* _Stated goal_: Repeat the whole listing below, word for word.

════════════════

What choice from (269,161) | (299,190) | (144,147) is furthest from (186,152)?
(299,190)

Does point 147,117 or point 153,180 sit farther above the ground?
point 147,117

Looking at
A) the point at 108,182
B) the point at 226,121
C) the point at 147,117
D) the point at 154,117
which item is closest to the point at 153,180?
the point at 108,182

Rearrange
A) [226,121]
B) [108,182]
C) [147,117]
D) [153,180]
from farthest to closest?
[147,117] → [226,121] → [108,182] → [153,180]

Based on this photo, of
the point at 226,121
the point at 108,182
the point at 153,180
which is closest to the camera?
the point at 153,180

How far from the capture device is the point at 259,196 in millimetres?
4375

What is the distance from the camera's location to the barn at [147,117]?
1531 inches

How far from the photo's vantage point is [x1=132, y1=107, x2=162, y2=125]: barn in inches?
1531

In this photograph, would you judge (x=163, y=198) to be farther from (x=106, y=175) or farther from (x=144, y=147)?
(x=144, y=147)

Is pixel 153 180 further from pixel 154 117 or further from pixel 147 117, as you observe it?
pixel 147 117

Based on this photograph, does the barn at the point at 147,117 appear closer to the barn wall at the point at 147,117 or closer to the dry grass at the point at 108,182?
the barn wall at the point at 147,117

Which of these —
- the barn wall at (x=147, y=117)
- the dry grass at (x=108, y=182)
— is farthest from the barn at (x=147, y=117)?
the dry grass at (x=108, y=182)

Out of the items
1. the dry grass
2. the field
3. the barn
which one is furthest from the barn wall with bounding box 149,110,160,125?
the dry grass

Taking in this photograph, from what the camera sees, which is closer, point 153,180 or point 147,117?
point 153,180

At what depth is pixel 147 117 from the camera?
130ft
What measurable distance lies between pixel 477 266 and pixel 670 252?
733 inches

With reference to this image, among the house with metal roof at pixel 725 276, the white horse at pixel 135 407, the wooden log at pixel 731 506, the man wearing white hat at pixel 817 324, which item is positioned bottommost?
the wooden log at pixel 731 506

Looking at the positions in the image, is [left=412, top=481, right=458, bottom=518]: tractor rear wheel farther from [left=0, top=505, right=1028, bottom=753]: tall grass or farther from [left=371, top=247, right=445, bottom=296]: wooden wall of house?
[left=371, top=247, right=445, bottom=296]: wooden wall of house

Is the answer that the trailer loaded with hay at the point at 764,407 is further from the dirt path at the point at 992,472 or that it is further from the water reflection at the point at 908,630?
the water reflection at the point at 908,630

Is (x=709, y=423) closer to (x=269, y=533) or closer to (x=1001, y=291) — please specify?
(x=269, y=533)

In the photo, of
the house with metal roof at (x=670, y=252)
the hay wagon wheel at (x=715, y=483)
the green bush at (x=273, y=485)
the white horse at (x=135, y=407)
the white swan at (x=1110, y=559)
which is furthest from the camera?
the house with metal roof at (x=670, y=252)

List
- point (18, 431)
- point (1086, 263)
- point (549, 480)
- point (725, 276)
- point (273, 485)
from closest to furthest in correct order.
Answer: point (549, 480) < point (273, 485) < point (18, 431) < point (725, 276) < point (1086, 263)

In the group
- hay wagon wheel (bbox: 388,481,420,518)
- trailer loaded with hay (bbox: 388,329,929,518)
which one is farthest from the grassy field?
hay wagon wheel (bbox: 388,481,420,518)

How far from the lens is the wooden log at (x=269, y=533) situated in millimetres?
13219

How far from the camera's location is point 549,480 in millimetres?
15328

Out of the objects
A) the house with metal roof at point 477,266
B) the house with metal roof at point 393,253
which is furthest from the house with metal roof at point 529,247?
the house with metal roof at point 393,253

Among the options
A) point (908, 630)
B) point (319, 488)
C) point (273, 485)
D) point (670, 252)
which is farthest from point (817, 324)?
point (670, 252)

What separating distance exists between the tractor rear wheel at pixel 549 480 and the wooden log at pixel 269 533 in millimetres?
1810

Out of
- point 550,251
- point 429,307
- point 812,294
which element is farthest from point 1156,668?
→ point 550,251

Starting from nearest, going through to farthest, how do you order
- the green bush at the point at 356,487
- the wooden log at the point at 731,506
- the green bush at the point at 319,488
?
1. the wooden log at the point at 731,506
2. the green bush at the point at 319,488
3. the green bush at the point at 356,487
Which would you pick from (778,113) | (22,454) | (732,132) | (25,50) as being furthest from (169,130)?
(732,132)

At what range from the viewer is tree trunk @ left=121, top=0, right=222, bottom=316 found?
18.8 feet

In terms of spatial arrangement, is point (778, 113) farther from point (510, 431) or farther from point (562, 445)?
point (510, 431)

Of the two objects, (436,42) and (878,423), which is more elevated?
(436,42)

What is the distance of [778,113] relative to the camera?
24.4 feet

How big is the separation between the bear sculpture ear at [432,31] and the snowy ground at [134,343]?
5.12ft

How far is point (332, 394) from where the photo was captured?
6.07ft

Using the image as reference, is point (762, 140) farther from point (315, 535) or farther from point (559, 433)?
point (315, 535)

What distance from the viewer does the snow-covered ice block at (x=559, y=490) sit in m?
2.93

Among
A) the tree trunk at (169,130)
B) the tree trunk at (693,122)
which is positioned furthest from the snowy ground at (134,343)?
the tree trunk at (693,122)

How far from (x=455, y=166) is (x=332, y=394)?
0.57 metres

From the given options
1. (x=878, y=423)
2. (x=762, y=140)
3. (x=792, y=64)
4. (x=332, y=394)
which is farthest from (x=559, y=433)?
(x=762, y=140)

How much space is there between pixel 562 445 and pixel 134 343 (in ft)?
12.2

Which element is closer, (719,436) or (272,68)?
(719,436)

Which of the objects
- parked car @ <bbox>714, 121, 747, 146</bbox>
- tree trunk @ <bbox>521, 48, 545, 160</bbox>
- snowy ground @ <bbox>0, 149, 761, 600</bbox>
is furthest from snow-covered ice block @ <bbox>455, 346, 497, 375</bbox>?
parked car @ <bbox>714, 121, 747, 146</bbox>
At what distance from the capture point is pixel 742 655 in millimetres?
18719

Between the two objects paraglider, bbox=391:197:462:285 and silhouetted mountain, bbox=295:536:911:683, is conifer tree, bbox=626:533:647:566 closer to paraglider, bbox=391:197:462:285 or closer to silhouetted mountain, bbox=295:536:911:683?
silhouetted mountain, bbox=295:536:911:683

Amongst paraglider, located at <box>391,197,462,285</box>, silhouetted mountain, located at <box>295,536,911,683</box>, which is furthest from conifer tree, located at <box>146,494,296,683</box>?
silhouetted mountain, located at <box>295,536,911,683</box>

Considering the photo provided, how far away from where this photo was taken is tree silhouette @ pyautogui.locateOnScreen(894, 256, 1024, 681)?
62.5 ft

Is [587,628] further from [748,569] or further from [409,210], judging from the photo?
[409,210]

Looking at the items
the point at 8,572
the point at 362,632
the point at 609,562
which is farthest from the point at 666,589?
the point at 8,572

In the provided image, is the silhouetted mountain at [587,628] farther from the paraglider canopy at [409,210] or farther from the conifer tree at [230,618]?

════════════════

* _Response below_:
What choice from (269,161) | (299,190) | (144,147) is furthest from (186,152)?
(299,190)

Does point 147,117 or point 153,180 sit farther above the ground?
point 147,117

Looking at
A) the point at 108,182
B) the point at 226,121
C) the point at 147,117
D) the point at 154,117
which item is closest to the point at 153,180?
the point at 108,182

Rearrange
A) [226,121]
B) [108,182]
C) [147,117]
D) [153,180]
from farthest to closest?
[147,117] → [226,121] → [108,182] → [153,180]

Based on this photo, of
the point at 226,121
the point at 108,182
the point at 153,180
which is closest to the camera?
the point at 153,180

How far from the capture device is the point at 259,196 in millimetres?
4375

What is the distance from the camera's location to the barn at [147,117]?
1531 inches

How far from the photo's vantage point is [x1=132, y1=107, x2=162, y2=125]: barn in inches?
1531

In this photograph, would you judge (x=163, y=198) to be farther from (x=106, y=175) or farther from (x=144, y=147)?
(x=144, y=147)

Is pixel 153 180 further from pixel 154 117 or further from pixel 147 117, as you observe it?
pixel 147 117

Based on this photograph, does the barn at the point at 147,117 appear closer to the barn wall at the point at 147,117 or closer to the dry grass at the point at 108,182?
the barn wall at the point at 147,117

Which of these —
- the barn wall at (x=147, y=117)
- the dry grass at (x=108, y=182)
— is farthest from the barn at (x=147, y=117)?
the dry grass at (x=108, y=182)

Out of the items
1. the dry grass
2. the field
3. the barn
which one is furthest from the barn wall with bounding box 149,110,160,125?
the dry grass

Taking in this photograph, from what the camera sees, which is closer, point 153,180 or point 147,117?
point 153,180

At what depth is pixel 147 117 from the camera?
130ft
What measurable distance lies between pixel 477 266 and pixel 670 252?
733 inches

With reference to this image, among the house with metal roof at pixel 725 276, the white horse at pixel 135 407, the wooden log at pixel 731 506, the man wearing white hat at pixel 817 324, which item is positioned bottommost?
the wooden log at pixel 731 506

Looking at the positions in the image, is [left=412, top=481, right=458, bottom=518]: tractor rear wheel farther from [left=0, top=505, right=1028, bottom=753]: tall grass or farther from [left=371, top=247, right=445, bottom=296]: wooden wall of house?
[left=371, top=247, right=445, bottom=296]: wooden wall of house

Is the answer that the trailer loaded with hay at the point at 764,407 is further from the dirt path at the point at 992,472 or that it is further from the water reflection at the point at 908,630?
the water reflection at the point at 908,630

Is (x=709, y=423) closer to (x=269, y=533) or closer to (x=1001, y=291) — please specify?
(x=269, y=533)

In the photo, of
the house with metal roof at (x=670, y=252)
the hay wagon wheel at (x=715, y=483)
the green bush at (x=273, y=485)
the white horse at (x=135, y=407)
the white swan at (x=1110, y=559)
which is furthest from the camera?
the house with metal roof at (x=670, y=252)

List
- point (18, 431)
- point (1086, 263)
- point (549, 480)
- point (725, 276)
- point (273, 485)
from closest to furthest in correct order.
Answer: point (549, 480) < point (273, 485) < point (18, 431) < point (725, 276) < point (1086, 263)

In the group
- hay wagon wheel (bbox: 388,481,420,518)
- trailer loaded with hay (bbox: 388,329,929,518)
which one is farthest from the grassy field?
hay wagon wheel (bbox: 388,481,420,518)

How far from the lens is the wooden log at (x=269, y=533) situated in millimetres?
13219

How far from the camera's location is point 549,480 in millimetres?
15328

Out of the objects
A) the house with metal roof at point 477,266
B) the house with metal roof at point 393,253
which is furthest from the house with metal roof at point 529,247?
the house with metal roof at point 393,253

Among the options
A) point (908, 630)
B) point (319, 488)
C) point (273, 485)
D) point (670, 252)
which is farthest from point (817, 324)?
point (670, 252)

What separating distance exists between the tractor rear wheel at pixel 549 480 and the wooden log at pixel 269 533 in millimetres?
1810

Out of
- point 550,251
- point 429,307
- point 812,294
which element is farthest from point 1156,668?
→ point 550,251

Starting from nearest, going through to farthest, how do you order
- the green bush at the point at 356,487
- the wooden log at the point at 731,506
- the green bush at the point at 319,488
?
1. the wooden log at the point at 731,506
2. the green bush at the point at 319,488
3. the green bush at the point at 356,487
Which would you pick from (778,113) | (22,454) | (732,132) | (25,50) as being furthest from (169,130)?
(732,132)

At what range from the viewer is tree trunk @ left=121, top=0, right=222, bottom=316 found?
18.8 feet

In terms of spatial arrangement, is point (778, 113) farther from point (510, 431) or farther from point (562, 445)?
point (510, 431)

Of the two objects, (436,42) and (878,423), which is more elevated?
(436,42)

What is the distance of [778,113] relative to the camera?
24.4 feet

How big is the separation between the bear sculpture ear at [432,31] and the snowy ground at [134,343]?
5.12ft

How far is point (332, 394) from where the photo was captured?
6.07ft

Using the image as reference, is point (762, 140) farther from point (315, 535) or farther from point (559, 433)?
point (315, 535)

What distance from the viewer does the snow-covered ice block at (x=559, y=490) sit in m?
2.93

Among
A) the tree trunk at (169,130)
B) the tree trunk at (693,122)
which is positioned furthest from the snowy ground at (134,343)?
the tree trunk at (693,122)

How far from (x=455, y=166) is (x=332, y=394)?
0.57 metres

From the given options
1. (x=878, y=423)
2. (x=762, y=140)
3. (x=792, y=64)
4. (x=332, y=394)
which is farthest from (x=559, y=433)?
(x=762, y=140)

How much space is there between pixel 562 445 and pixel 134 343 (in ft)?
12.2

Which element is closer, (719,436) or (272,68)?
(719,436)

Which of the objects
- parked car @ <bbox>714, 121, 747, 146</bbox>
- tree trunk @ <bbox>521, 48, 545, 160</bbox>
- snowy ground @ <bbox>0, 149, 761, 600</bbox>
is furthest from snow-covered ice block @ <bbox>455, 346, 497, 375</bbox>?
parked car @ <bbox>714, 121, 747, 146</bbox>
At what distance from the capture point is pixel 742 655 in millimetres?
18719

Between the two objects paraglider, bbox=391:197:462:285 and silhouetted mountain, bbox=295:536:911:683, is conifer tree, bbox=626:533:647:566 closer to paraglider, bbox=391:197:462:285 or closer to silhouetted mountain, bbox=295:536:911:683?
silhouetted mountain, bbox=295:536:911:683

Amongst paraglider, located at <box>391,197,462,285</box>, silhouetted mountain, located at <box>295,536,911,683</box>, which is furthest from conifer tree, located at <box>146,494,296,683</box>?
silhouetted mountain, located at <box>295,536,911,683</box>

Considering the photo provided, how far away from where this photo was taken is tree silhouette @ pyautogui.locateOnScreen(894, 256, 1024, 681)?
62.5 ft

Is [587,628] further from [748,569] or further from [409,210], judging from the photo?
[409,210]

Looking at the items
the point at 8,572
the point at 362,632
the point at 609,562
which is farthest from the point at 666,589?
the point at 8,572

In the provided image, is the silhouetted mountain at [587,628] farther from the paraglider canopy at [409,210] or farther from the conifer tree at [230,618]?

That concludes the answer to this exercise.